PKSHA TechnologyおよびPKSHA Communication(以下、併せてPKSHA)は2023年9月6日、三井住友トラスト・ホールディングス(以下、三井住友トラストHD)とともに、大規模言語モデルや機械学習技術を活用した次世代コンタクトセンター構築プロジェクトに着手していると発表。2023年8月に全5領域への開発着手が完了しており、三井住友トラストHDの複数拠点での実装に向けた取り組みを本格始動する。
なお、三井住友トラストHDは、2025年までに全拠点へのAI実装および同年からの営業店での活用開始を目指している。
三井住友トラストHDは、グループ全体で十数拠点のコンタクトセンターを展開している。同社では、デジタル企画部が中心となり、コンタクトセンターでのAI技術を活用した顧客応対品質の向上、オペレーター業務の効率化、コンタクトセンター全体の効率化、データ活用によるサービス改善など、デジタル技術の活用を検討していた。加えて、昨今の対話型AIの進歩やそれを取り巻く技術の変化を受け、多角的な改革が見込めるAI技術の導入が喫緊の課題だった。

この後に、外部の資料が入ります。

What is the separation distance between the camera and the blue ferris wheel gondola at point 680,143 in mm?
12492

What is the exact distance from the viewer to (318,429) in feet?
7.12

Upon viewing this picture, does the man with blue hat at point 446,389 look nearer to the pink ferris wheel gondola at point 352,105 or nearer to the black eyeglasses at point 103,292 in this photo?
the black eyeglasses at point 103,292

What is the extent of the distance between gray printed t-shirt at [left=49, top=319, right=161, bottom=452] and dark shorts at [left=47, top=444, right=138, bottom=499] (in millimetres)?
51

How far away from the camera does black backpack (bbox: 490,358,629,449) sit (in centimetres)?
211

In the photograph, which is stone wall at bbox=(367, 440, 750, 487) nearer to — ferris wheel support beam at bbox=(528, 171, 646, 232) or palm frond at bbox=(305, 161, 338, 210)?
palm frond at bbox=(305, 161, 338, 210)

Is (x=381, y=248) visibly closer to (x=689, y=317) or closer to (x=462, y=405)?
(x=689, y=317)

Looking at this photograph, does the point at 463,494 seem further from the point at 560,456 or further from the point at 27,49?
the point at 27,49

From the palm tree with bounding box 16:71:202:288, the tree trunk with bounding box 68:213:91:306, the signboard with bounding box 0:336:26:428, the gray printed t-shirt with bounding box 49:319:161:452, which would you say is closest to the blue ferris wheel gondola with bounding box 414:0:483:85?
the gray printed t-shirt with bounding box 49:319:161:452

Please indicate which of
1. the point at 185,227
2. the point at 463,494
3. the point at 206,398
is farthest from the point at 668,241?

こうした状況を受け、同社は、AIソリューションおよびAI SaaSにより企業のDX推進を支援しているPKSHAをAI領域におけるパートナーとし、AI・デジタル技術を駆使したCXのオートメーション実現および拠点を横断した抜本的な改革を目指す「次世代コンタクトセンター構築プロジェクト」に着手した。

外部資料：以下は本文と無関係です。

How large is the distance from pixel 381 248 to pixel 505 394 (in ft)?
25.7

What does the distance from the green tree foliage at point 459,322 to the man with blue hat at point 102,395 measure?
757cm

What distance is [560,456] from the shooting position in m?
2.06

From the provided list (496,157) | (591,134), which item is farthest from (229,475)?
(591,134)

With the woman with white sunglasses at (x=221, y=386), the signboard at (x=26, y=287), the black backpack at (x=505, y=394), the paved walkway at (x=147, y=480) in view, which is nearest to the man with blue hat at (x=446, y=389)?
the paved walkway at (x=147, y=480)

2030年を目処に次世代型コンタクトセンターを実現するにあたり、本プロジェクトでは、顧客応答の高度化とコンタクトセンター運営の最適化という観点で、2023年8月までに5拠点を対象に5つのテーマで次の取り組みを開始した。
対話型AIとPKSHA LLMSを活用した顧客応答の高度化
信託業務を専門とし顧客応答を行うコンタクトセンターでは、専門的な知識が求められる上、複雑な問い合わせにも正確かつ適切に回答しなければならない。また、情報セキュリティやプライバシー保護に対する高い意識も必要となる。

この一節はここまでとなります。